Denken Sie bitte daran, dass man nicht schon deshalb ein guter Demokrat, weil man gegen eine Diktatur ist. Nein, man muss sich vielmehr aktiv für die Demokratie einsetzen. Erst dann ist man ein guter Demokrat. Genauso wenig reicht es aus, gegen den Krieg zu sein. Man muss sich vielmehr aktiv um Frieden bemühen.
Man ist übrigens kein Nestbeschmutzer - auch so eine Parole der Hetzer-, wenn man sich der Verantwortung stellt, die aus unserer Vergangenheit erwächst. Ganz im Gegenteil, dadurch wird unser Nest gesäubert.

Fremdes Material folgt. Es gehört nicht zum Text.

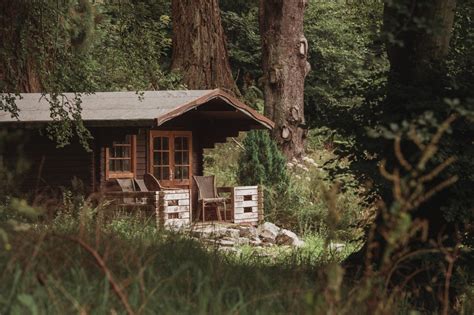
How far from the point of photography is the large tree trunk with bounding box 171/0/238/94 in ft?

Stellen Sie sich also aktiv den Hetzern entgegen. Nehmen Sie es nicht hin, wenn die extremen politischen Ränder unsere Gesellschaft zerstören.Ich möchte nicht, dass diejenigen die moralischen Maßstäbe definieren, die selbst keine Moral haben. Ich möchte nicht, dass unsere Gesellschaft den Anstand verliert, dass wir unsere Menschlichkeit aufgegeben.
Seien Sie also wachsam und nicht gleichgültig, sondern aktiv. Demokratie und Frieden sind nämlich keine Selbstverständlichkeit. Demokratie und Frieden müssen jeden Tag von uns allen verteidigt werden.